Hay entre todos los Ibsen posibles, uno al que insistimos en visitar y revisitar. La razón es que, a cien años de su muerte, lo encontramos latente en la gran mayoría de los sistemas teatrales contemporáneos, pese a los ibsenianos y el ibsenismo que se obstinaron en construir con una de las etapas de su teatro, un modelo rígido, estrecho y subordinado a determinados discursos sociales que el transcurrir del tiempo ha superado, relativizado o asimilado al statu quo, más allá del grado de subversión que pudieran poseer en el momento de su incorporación al universo dramático por el genio de Ibsen.

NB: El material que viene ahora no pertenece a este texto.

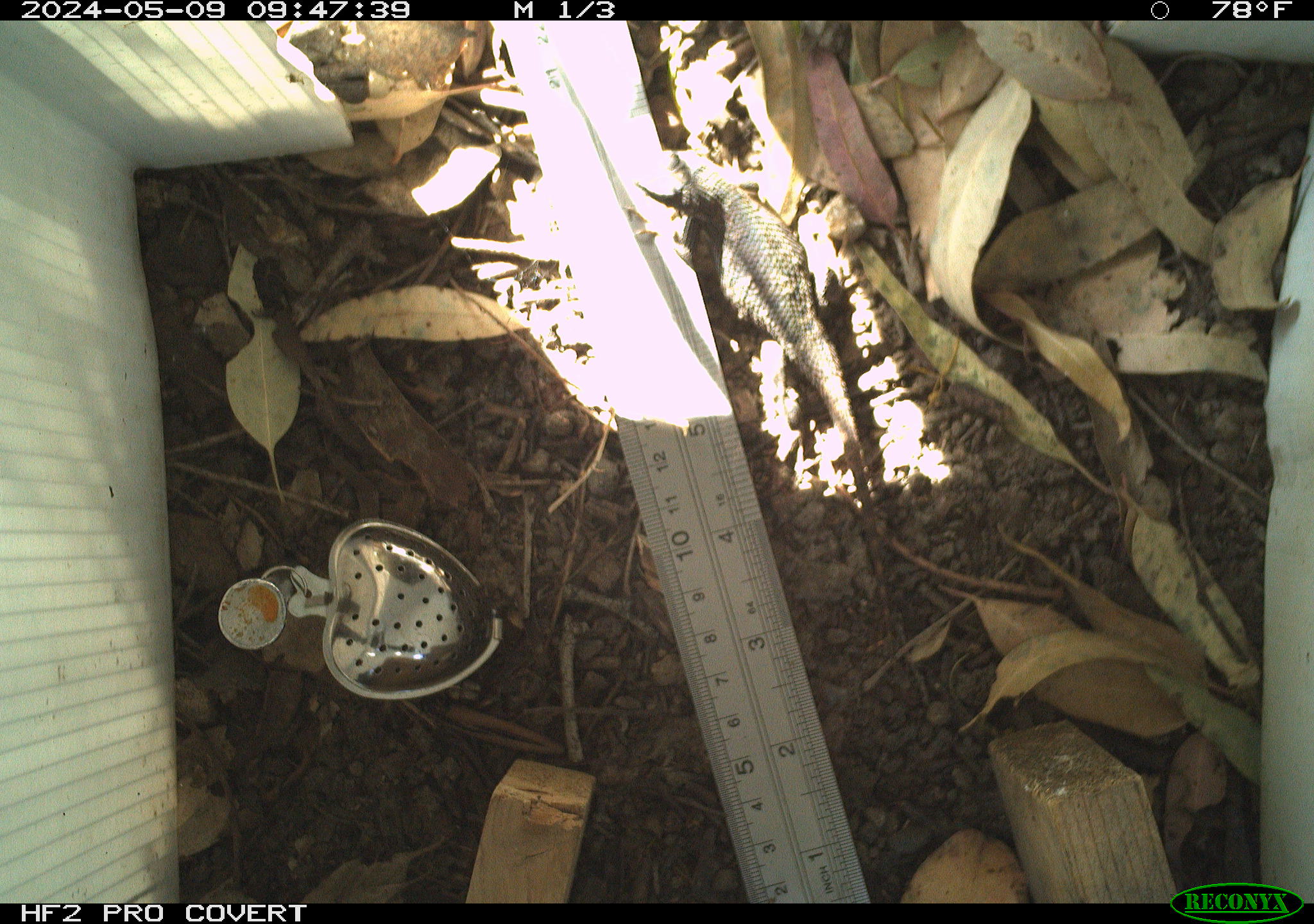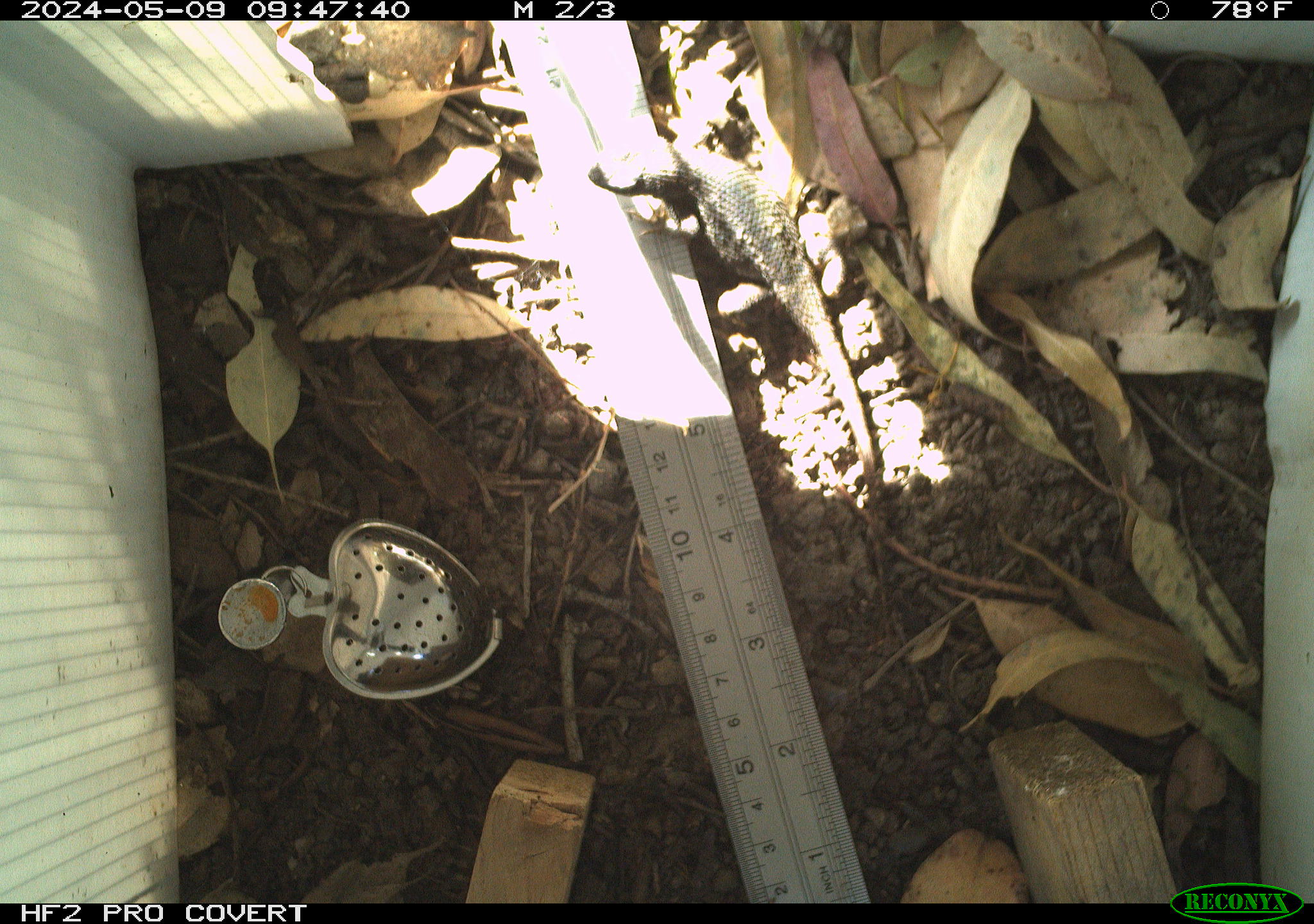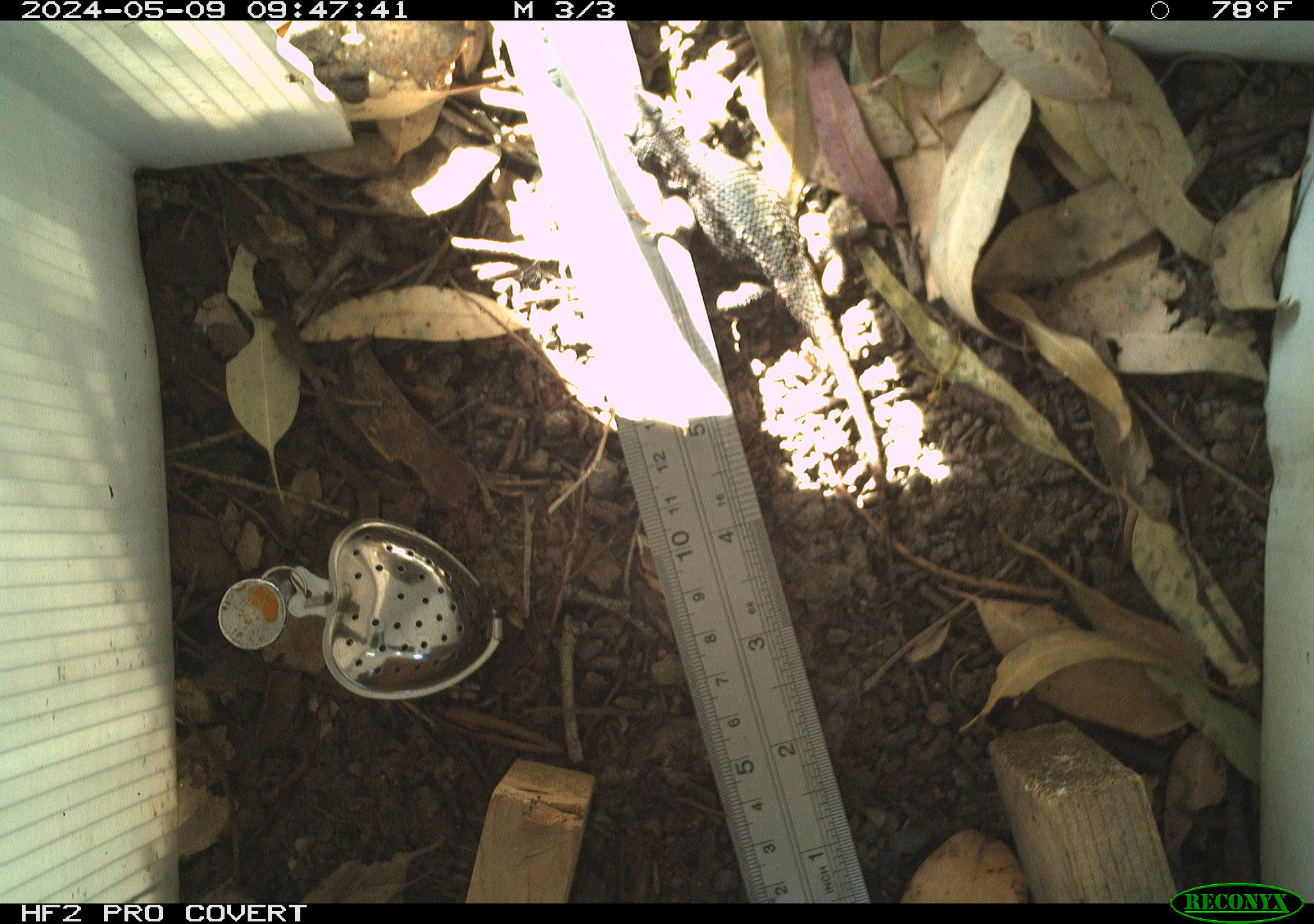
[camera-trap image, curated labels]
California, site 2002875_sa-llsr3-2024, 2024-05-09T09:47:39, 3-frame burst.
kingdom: Animalia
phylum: Chordata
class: Reptilia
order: Squamata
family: Phrynosomatidae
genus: Sceloporus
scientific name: Sceloporus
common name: spiny lizards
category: sceloporus species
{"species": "sceloporus species (spiny lizards) (Sceloporus)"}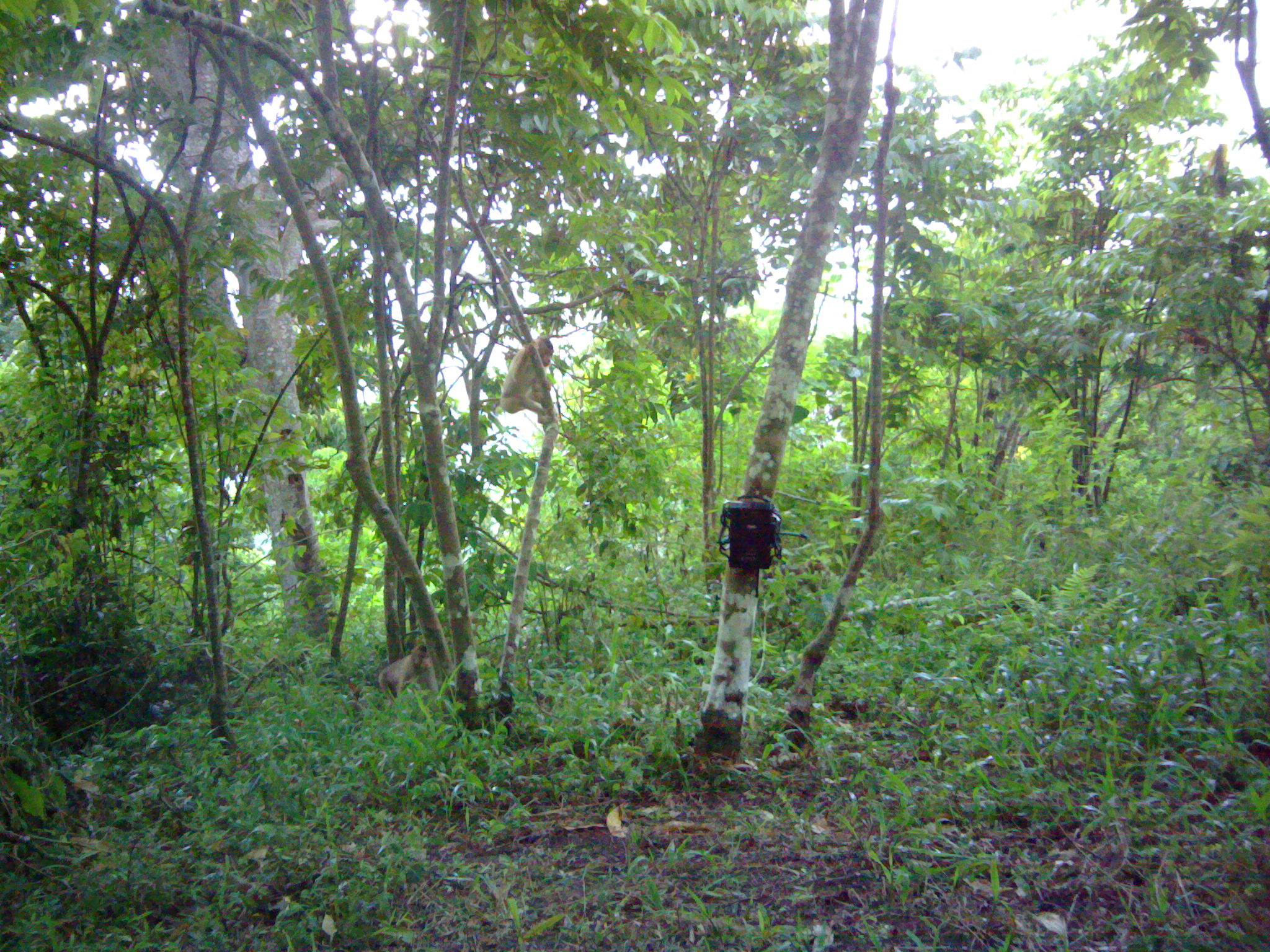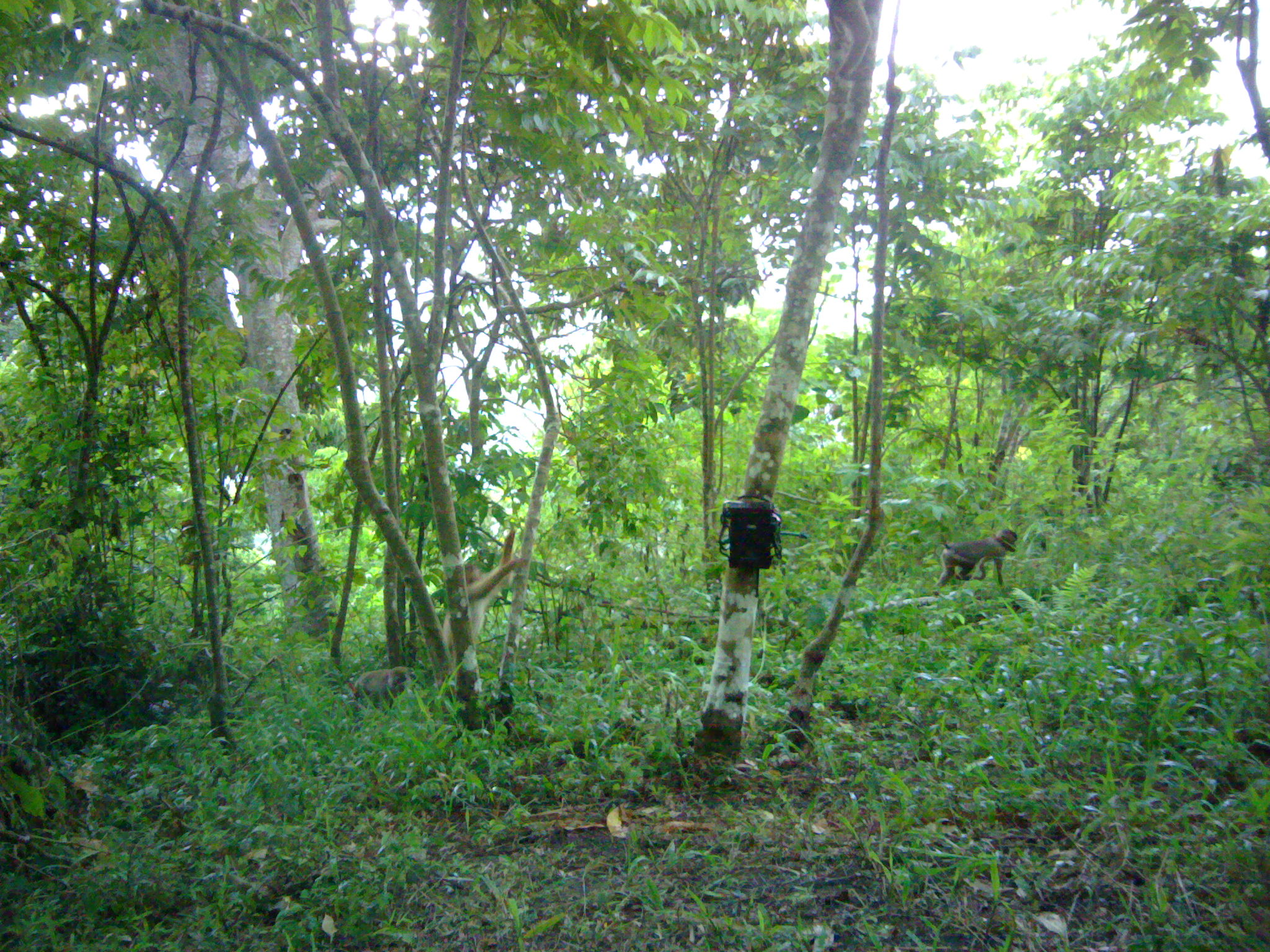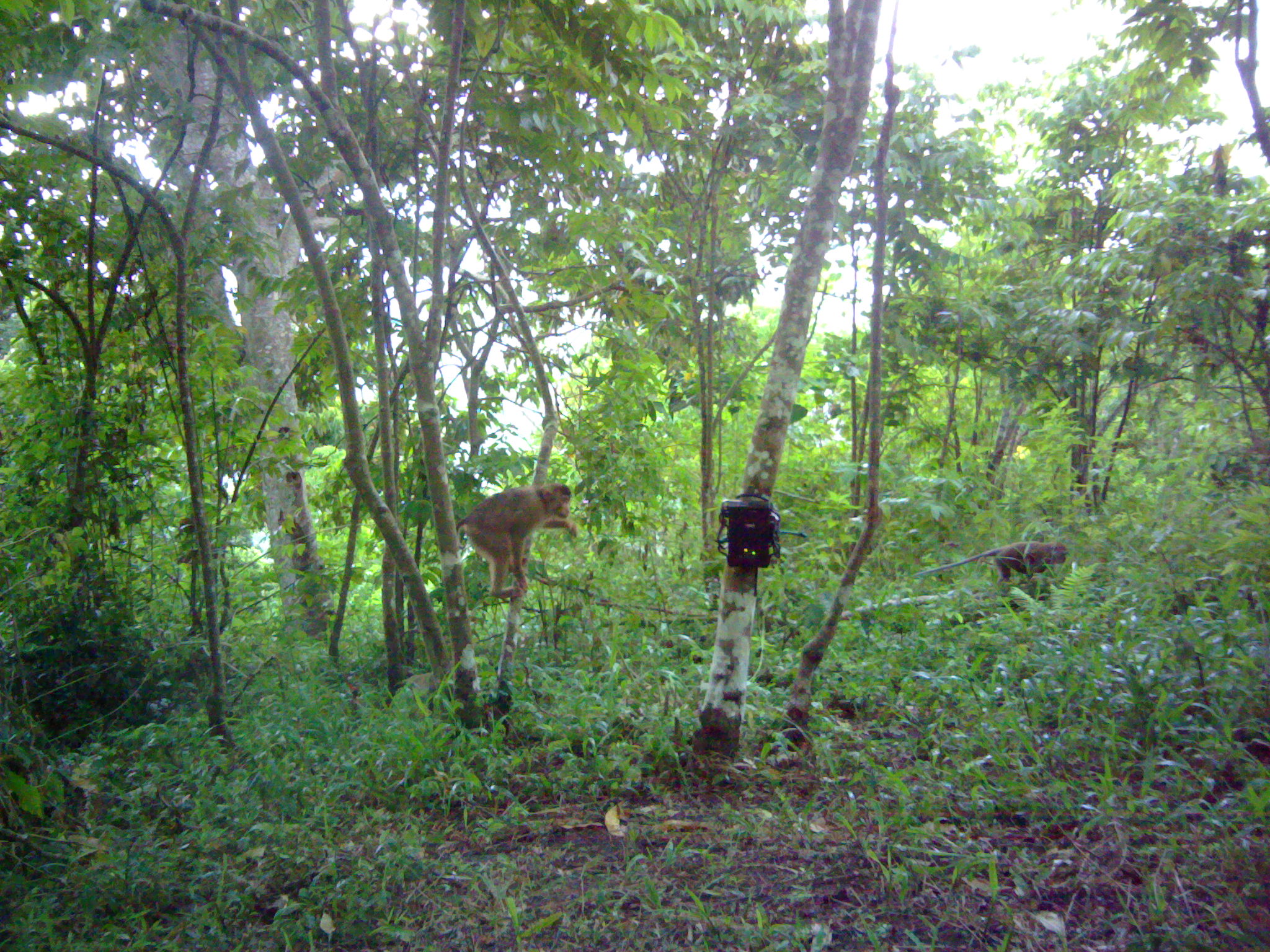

Jorge Luis Borges, al recordar ese episodio en el que Peer Gynt, al final del tercer acto de la obra que, hay que recordarlo, consta de cinco, recobra el animo al pensar que nada puede ocurrirle porque aún faltan dos actos para que termine la historia de la que el es el protagonista, además de reafirmar su admiración por Ibsen –“uno de mis escritores favoritos” dice- está subrayando la modernidad del dramaturgo que dispone con tanta naturalidad del recurso de la meta-teatralidad que -aunque tenga orígenes pretéritos- se constituyó a partir de Pirandello, Genet, Pinter y hasta Beckett, en una suerte de distintivo de las estéticas antiilusionistas, lo que no es poco viniendo de quien ha sido capturado por la preceptiva como paradigma de la idea aristotélica en el drama moderno y, por sobre la audacia de sus temáticas, también de la pièce bien faite burguesa.
Decíamos, a partir de otra de las cuestiones sobre la que -con la muy bienvenida excusa que nos proporcionó la conmemoración del centenario de su muerte- reflexionamos recientemente, que se nos imponía que la vigencia del autor le debe menos a la verosimilitud psicológica, al reformador social y al moralista, que a la sensibilidad y la pluralidad de sentidos y resonancias del poeta. Y hablamos de una sensibilidad artística forjada en la temprana fascinación por las eddas y la poesía escáldica, o esas antiguas sagas épicas o narrativas que tanto inspirarán al autor de “Madera de Reyes”, a punto tal que en su desmesura tan poco aristotélica, asume y confunde las regiones del bardo, las del mitólogo y las del historiador, según el ejemplo de aquel Snorri Sturluson que, en el siglo XIII, -tiempo y espacio en el que los dos pretendientes a la corona, Haakon Haakonsson y el Yarl Skule, confrontaron sin tregua ni piedad sus respectivos derechos- escribió la renombrada Heimskringlo o Saga de los reyes de Noruega, en la que los limites entre la crónica, las tradiciones populares y la pura invención resultan imperceptibles, o el de un tal Petter Dass que al componer “La trompeta de Nordland”, extenso poema topográfico, parece anticipar el paisaje de un buen trecho del viaje de Peer Gynt.
Pero el aliento mitológico, legendario, persiste en toda la obra de Ibsen, también cuando –parafraseando a Raymond Williams- cambia el verso por la prosa y abandona la leyenda por la observación, e incluso en su última etapa, la de Solness o Cuando despertemos entre los muertos (tan subestimada por quienes pretenden reducir su obra a la dramatización de opiniones y actitudes) en las que la historia se manifiesta a través de criaturas simbólicas formadas en una extraordinaria unidad de tensión creadora.
La agonía de los personajes de Ibsen siempre se libra con un Troll, raza de enanos surgida de las larvas de un cadáver, y no importa si éste revela obscenamente su naturaleza como el Rey Drove, si, como los conciudadanos del Doctor Stockmann de Un enemigo del pueblo, la esconden arteramente, o si se esconden en los rincones más oscuros de las conciencias, culpas del pasado, secretos vergonzosos, espectros que al encarnarse, al ser expuestas a la luz de la verdad, desataran catástrofes proporcionales a las de las cosmogonías primordiales, las de la aurora del tiempo.
(*) Esta nota fue publicada por el diario Página 12, el 19 de octubre de 2006, con motivo del centenario de la muerte de Henrik Ibsen.